**YOUR OBJECTIVE**.
Set down the line that contains "When comparing point" and every line after it to the end of the entries, exactly as they stand and nothing more.
---------- DATA SECTION
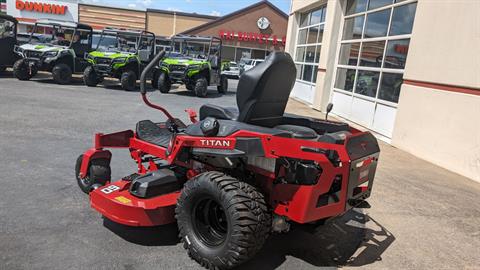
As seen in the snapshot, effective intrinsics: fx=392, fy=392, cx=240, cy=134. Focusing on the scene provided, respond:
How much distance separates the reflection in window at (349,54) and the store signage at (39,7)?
3155 cm

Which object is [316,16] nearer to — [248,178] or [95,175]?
A: [95,175]

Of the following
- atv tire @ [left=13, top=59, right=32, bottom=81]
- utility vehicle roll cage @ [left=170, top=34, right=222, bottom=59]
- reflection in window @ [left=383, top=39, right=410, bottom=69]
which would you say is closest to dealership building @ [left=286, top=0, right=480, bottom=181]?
reflection in window @ [left=383, top=39, right=410, bottom=69]

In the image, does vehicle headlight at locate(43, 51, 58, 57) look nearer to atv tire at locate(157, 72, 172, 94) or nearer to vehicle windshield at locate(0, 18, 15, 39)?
vehicle windshield at locate(0, 18, 15, 39)

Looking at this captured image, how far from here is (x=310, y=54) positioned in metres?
16.7

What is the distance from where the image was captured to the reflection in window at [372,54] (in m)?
10.3

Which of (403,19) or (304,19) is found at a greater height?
(304,19)

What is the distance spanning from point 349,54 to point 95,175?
10109mm

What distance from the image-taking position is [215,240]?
3283 millimetres

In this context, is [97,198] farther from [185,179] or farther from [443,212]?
[443,212]

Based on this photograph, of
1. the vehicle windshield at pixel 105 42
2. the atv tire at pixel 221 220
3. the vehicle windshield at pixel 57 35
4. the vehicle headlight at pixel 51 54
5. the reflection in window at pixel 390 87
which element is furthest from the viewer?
the vehicle windshield at pixel 105 42

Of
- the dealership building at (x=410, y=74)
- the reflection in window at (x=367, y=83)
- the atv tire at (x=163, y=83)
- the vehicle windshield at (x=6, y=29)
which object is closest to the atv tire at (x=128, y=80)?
the atv tire at (x=163, y=83)

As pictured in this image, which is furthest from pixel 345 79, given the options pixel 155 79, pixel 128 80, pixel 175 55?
pixel 155 79

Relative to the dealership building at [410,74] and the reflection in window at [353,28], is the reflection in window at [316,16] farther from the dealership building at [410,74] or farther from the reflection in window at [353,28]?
the reflection in window at [353,28]

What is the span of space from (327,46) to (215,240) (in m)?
11.4
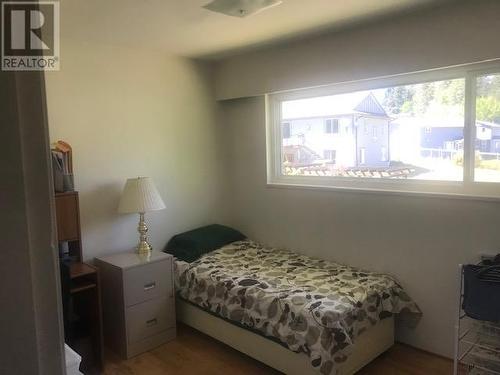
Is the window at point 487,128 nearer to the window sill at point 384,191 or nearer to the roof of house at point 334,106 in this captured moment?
the window sill at point 384,191

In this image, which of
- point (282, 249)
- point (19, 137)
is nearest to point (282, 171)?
point (282, 249)

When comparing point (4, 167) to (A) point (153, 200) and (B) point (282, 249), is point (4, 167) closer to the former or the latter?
(A) point (153, 200)

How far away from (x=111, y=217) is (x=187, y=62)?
1.61 m

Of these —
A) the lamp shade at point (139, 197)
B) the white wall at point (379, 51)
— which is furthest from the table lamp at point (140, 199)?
the white wall at point (379, 51)

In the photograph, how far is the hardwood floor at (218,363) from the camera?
99.3 inches

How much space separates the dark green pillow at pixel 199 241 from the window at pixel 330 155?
1176mm

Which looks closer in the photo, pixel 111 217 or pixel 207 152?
pixel 111 217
--------------------
**REPLY**.
When comparing point (4, 167) to (A) point (153, 200) and (B) point (282, 249), is point (4, 167) closer to the former or the latter?
(A) point (153, 200)

How far away from (x=111, y=217) is (x=187, y=62)?
1.61 m

Of these —
A) the lamp shade at point (139, 197)
B) the white wall at point (379, 51)
— which is furthest from the table lamp at point (140, 199)?
the white wall at point (379, 51)

In the photograph, how far is the hardwood floor at (218,363) from the camera?
99.3 inches

How much space separates the dark green pillow at pixel 199 241 from the window at pixel 330 155?
1176mm

Which looks closer in the photo, pixel 111 217 or pixel 207 152?
pixel 111 217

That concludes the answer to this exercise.